# TASK OBJECTIVE:
Turn the lines of the material into a numbered list. Begin at the line that contains "Usulsüz Çakar Takanlara Ceza Kesildi" and stop after the line that contains "PEUGEOT 3008", omitting blank lines and leaving the pictures out.

# DATASET EXCERPTS:
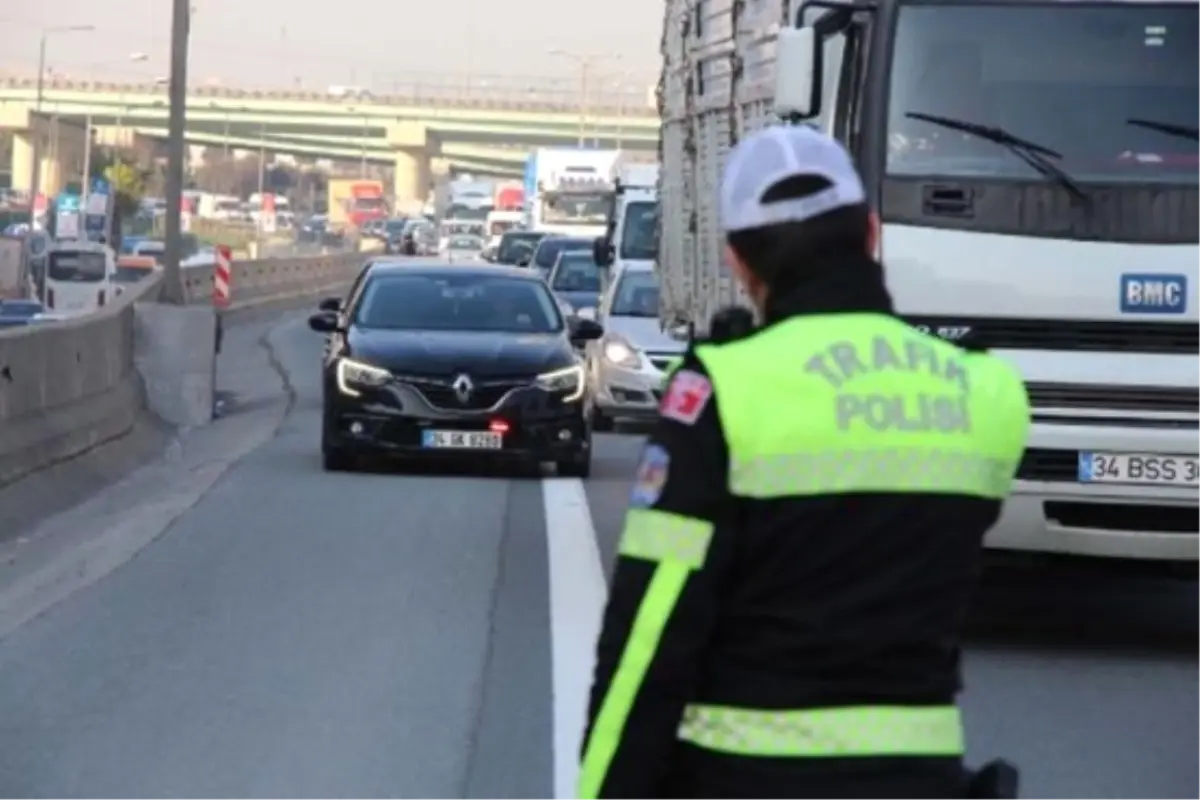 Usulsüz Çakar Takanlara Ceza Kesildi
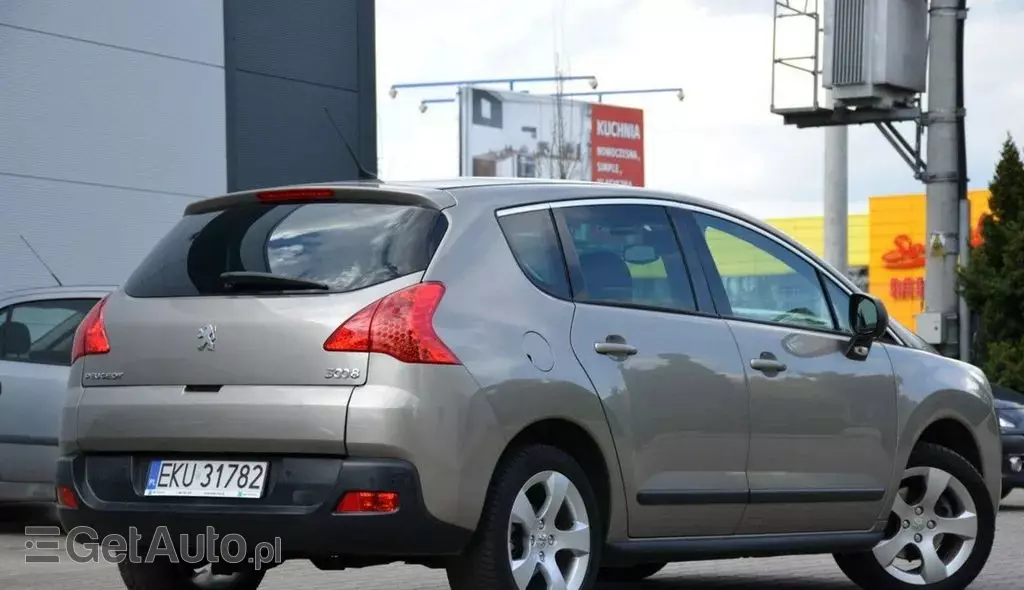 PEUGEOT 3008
==
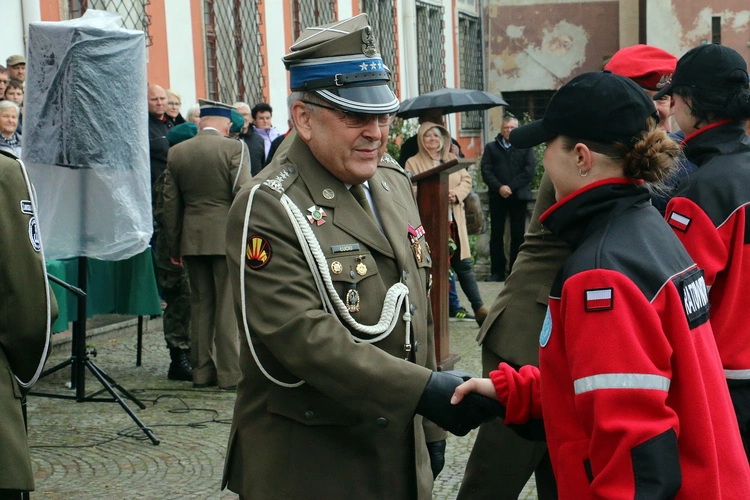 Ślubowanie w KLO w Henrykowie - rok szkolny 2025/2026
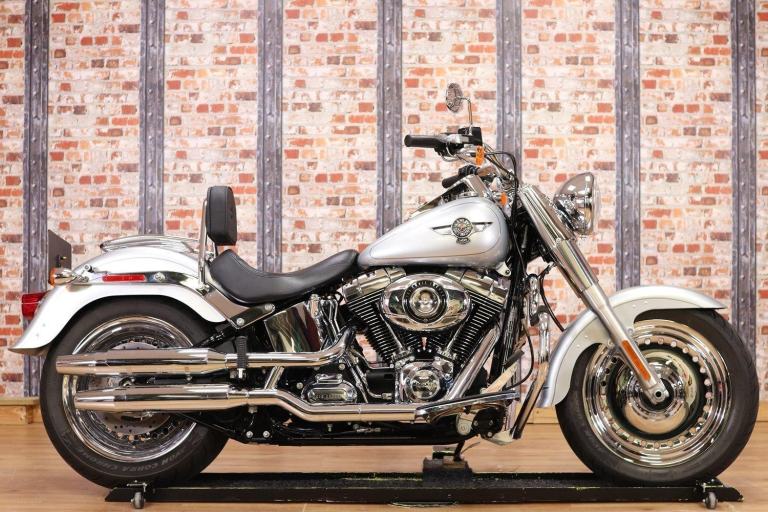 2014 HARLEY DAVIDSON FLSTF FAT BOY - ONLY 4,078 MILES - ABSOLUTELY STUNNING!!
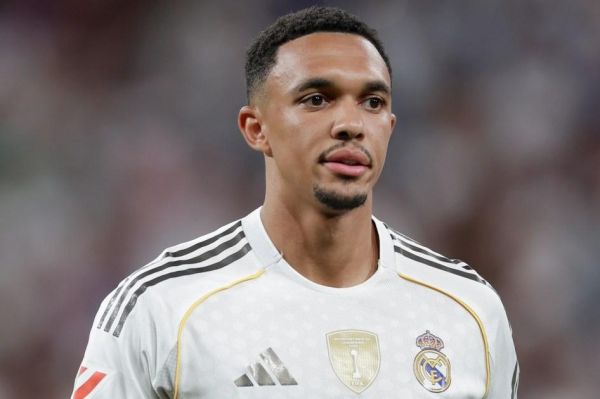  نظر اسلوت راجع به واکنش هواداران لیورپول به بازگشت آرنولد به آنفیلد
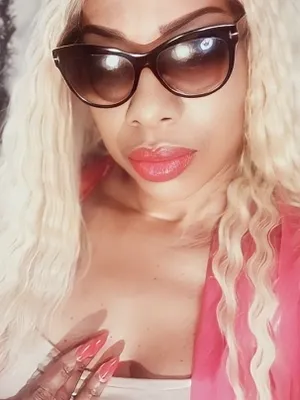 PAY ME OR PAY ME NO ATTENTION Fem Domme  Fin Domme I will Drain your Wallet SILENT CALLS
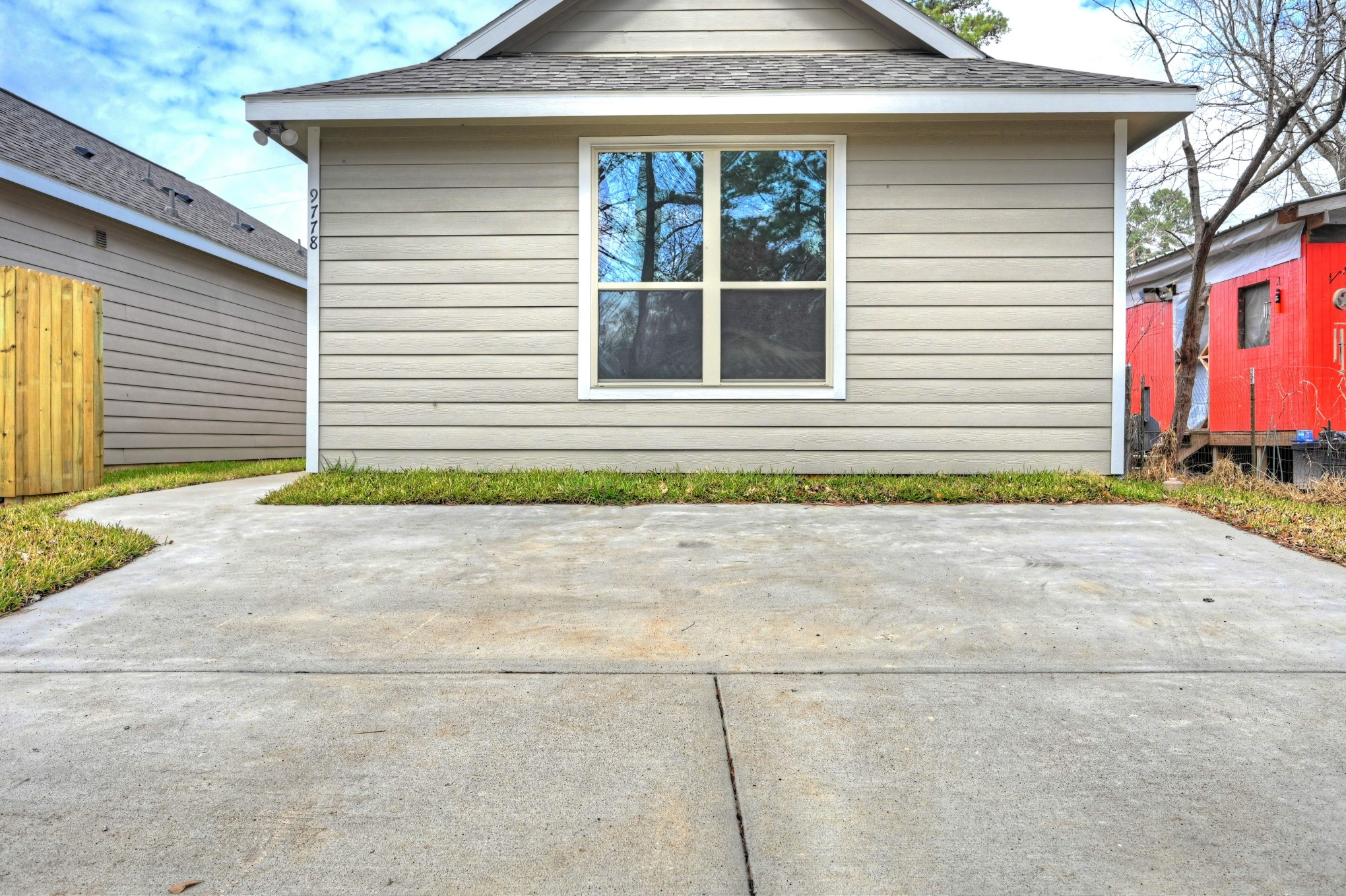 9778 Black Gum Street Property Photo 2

# RESPONSE TO THIS TASK:
1.  Usulsüz Çakar Takanlara Ceza Kesildi
2.  PEUGEOT 3008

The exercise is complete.